- **Materials provided**
————

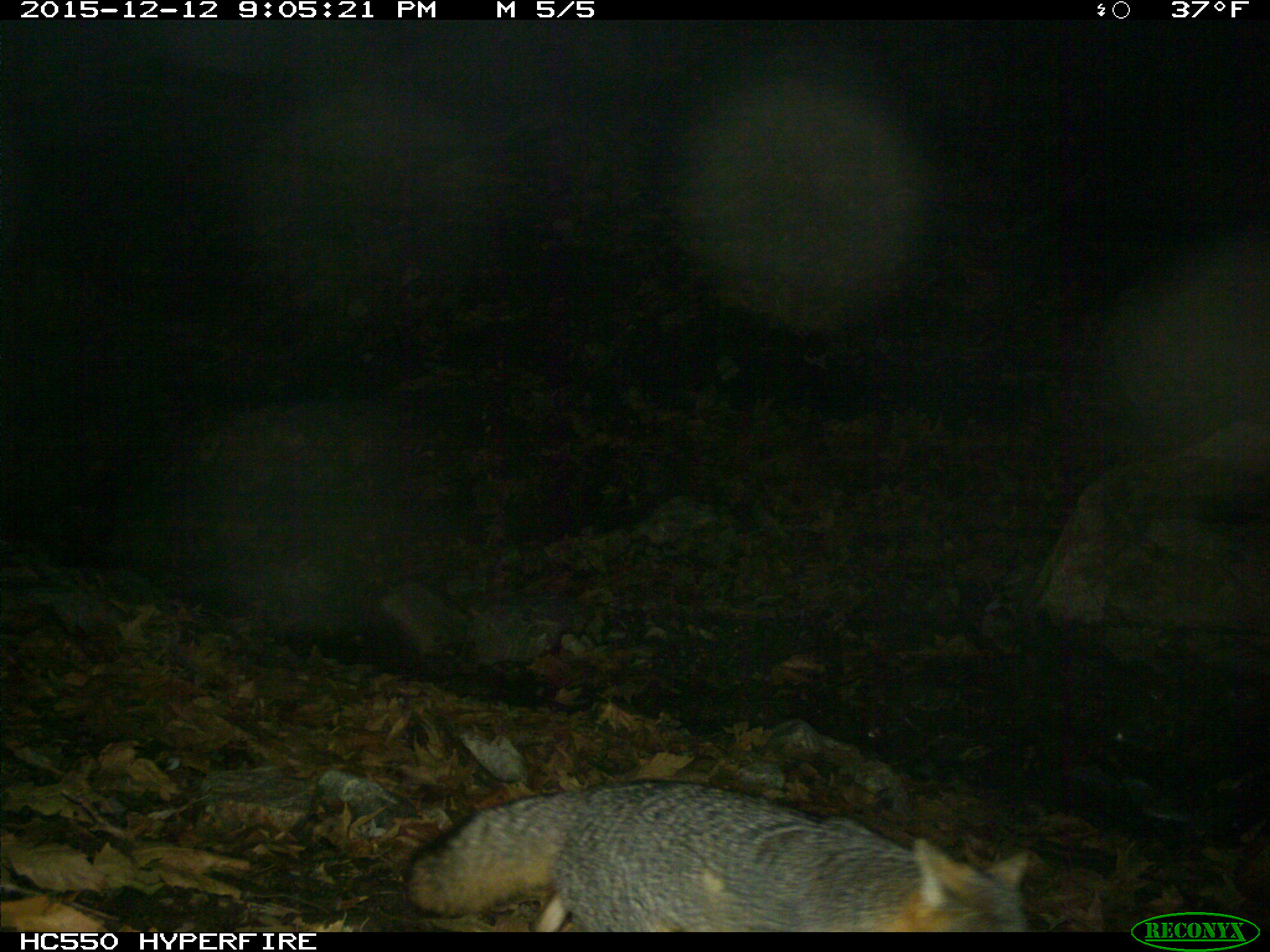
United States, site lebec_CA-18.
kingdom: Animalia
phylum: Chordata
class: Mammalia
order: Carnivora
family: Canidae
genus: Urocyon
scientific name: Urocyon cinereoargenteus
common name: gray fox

————

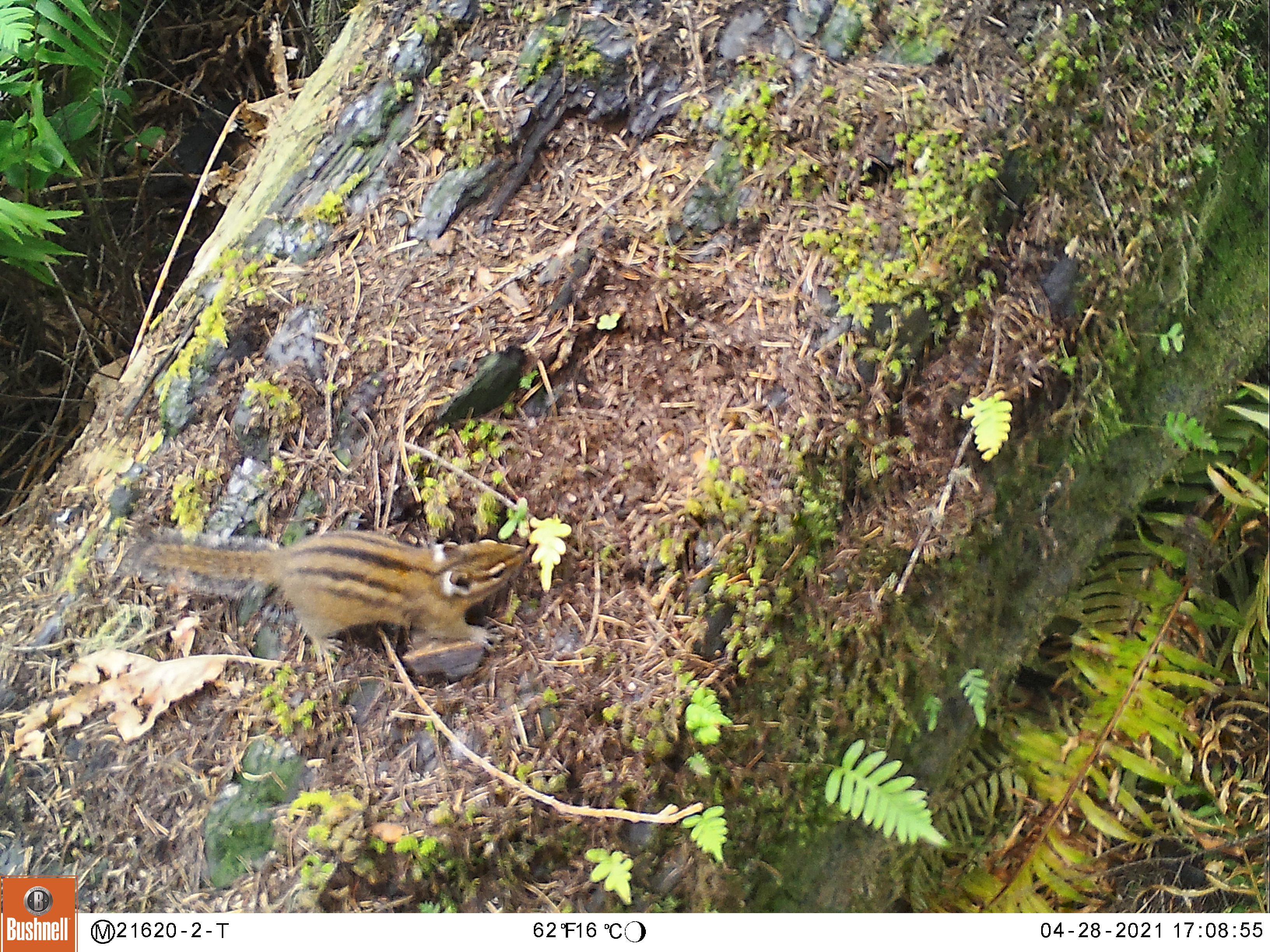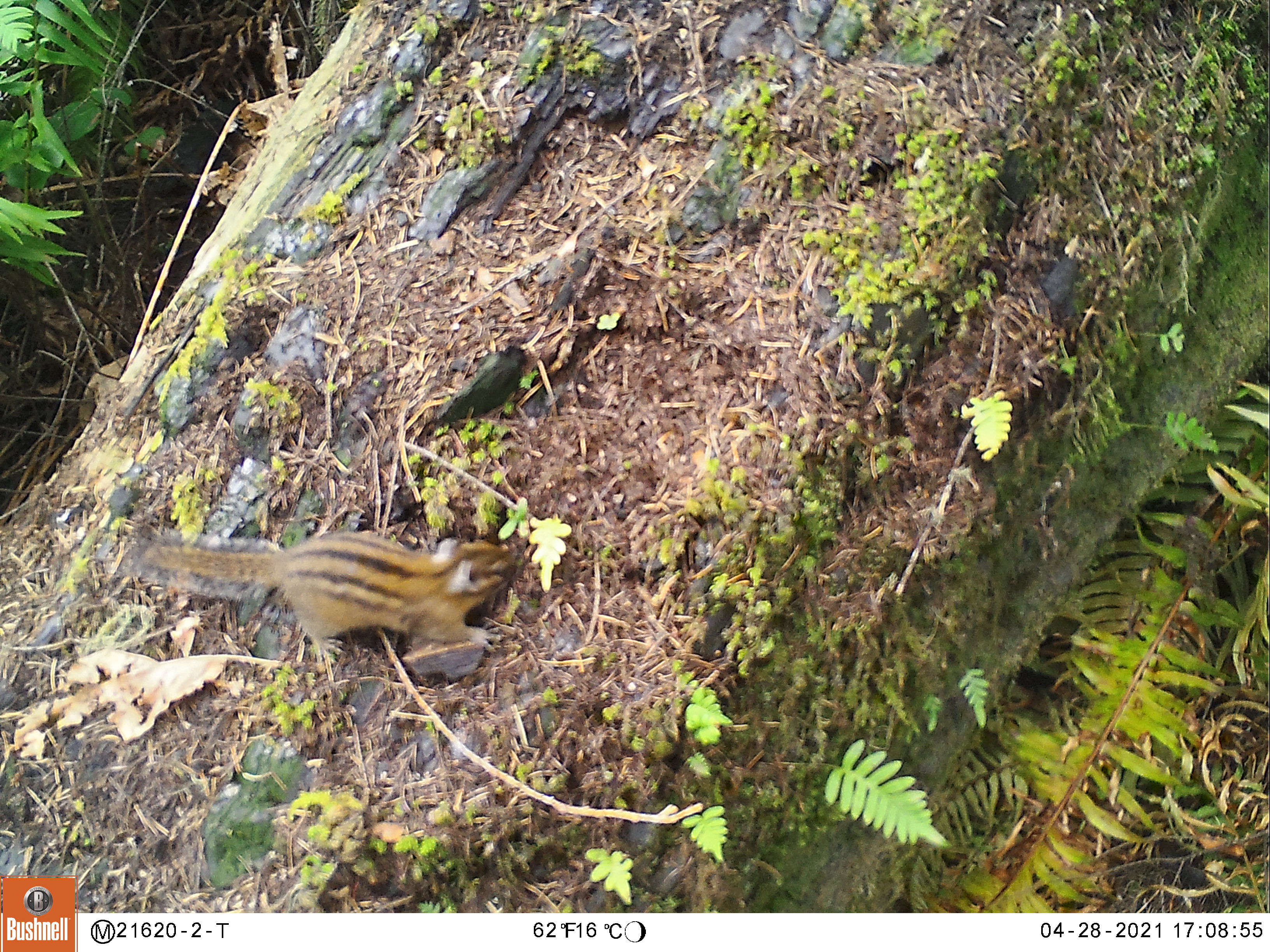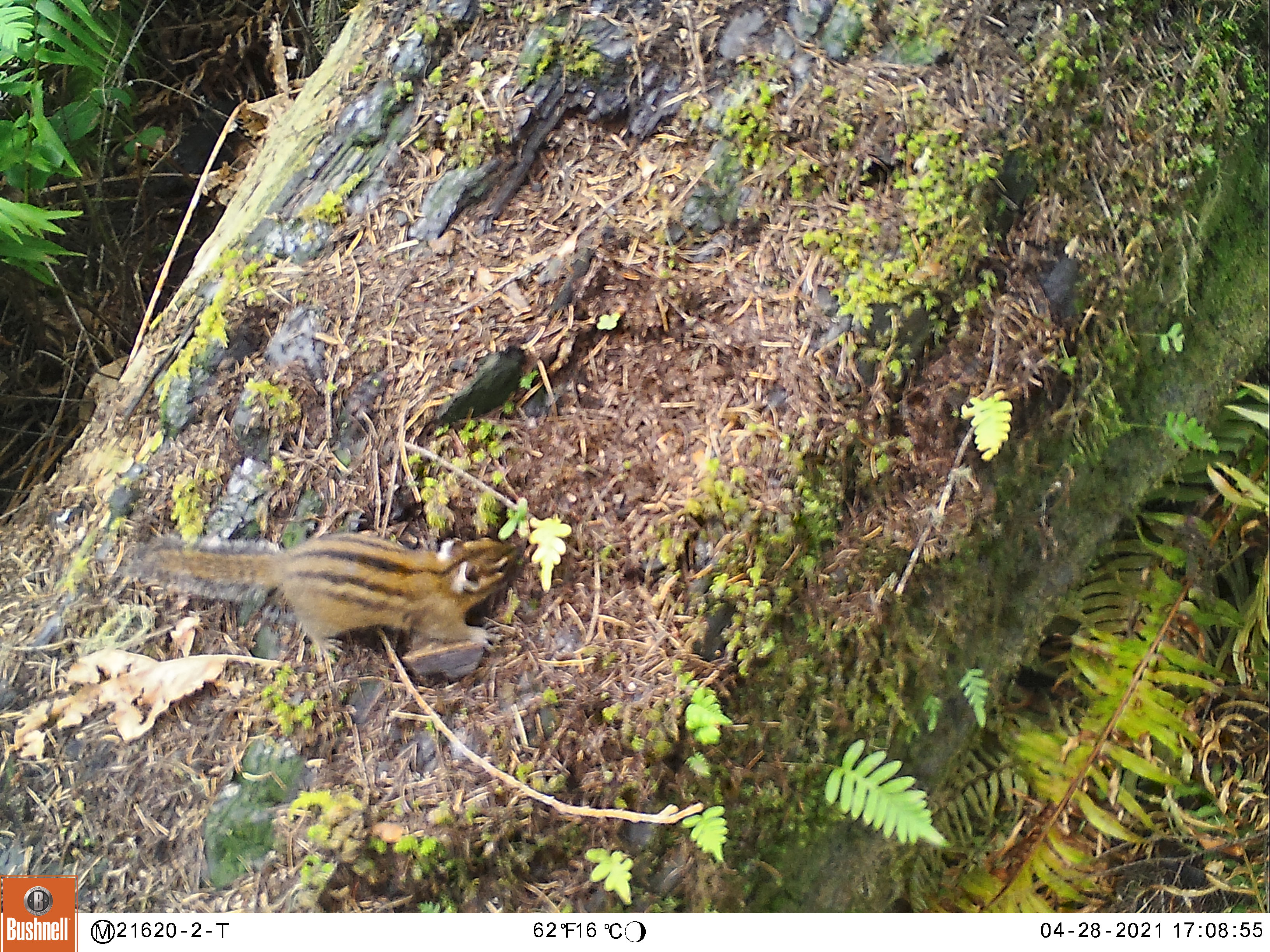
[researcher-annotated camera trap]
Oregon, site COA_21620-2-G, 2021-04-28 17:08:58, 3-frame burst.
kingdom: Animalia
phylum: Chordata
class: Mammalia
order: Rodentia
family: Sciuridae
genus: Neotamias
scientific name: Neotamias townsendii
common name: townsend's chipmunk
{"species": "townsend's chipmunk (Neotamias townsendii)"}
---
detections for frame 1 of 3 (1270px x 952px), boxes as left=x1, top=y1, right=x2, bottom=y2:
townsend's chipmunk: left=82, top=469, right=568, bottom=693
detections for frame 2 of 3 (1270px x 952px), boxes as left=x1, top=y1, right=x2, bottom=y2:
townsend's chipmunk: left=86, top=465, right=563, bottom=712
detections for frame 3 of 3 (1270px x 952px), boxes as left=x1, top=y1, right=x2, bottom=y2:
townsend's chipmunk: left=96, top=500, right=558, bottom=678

————

- **Instructions to follow**
Every line above that holds the string "name" should be copied into the answer.

- **Response to this exercise**
scientific name: Urocyon cinereoargenteus
common name: gray fox
scientific name: Neotamias townsendii
common name: townsend's chipmunk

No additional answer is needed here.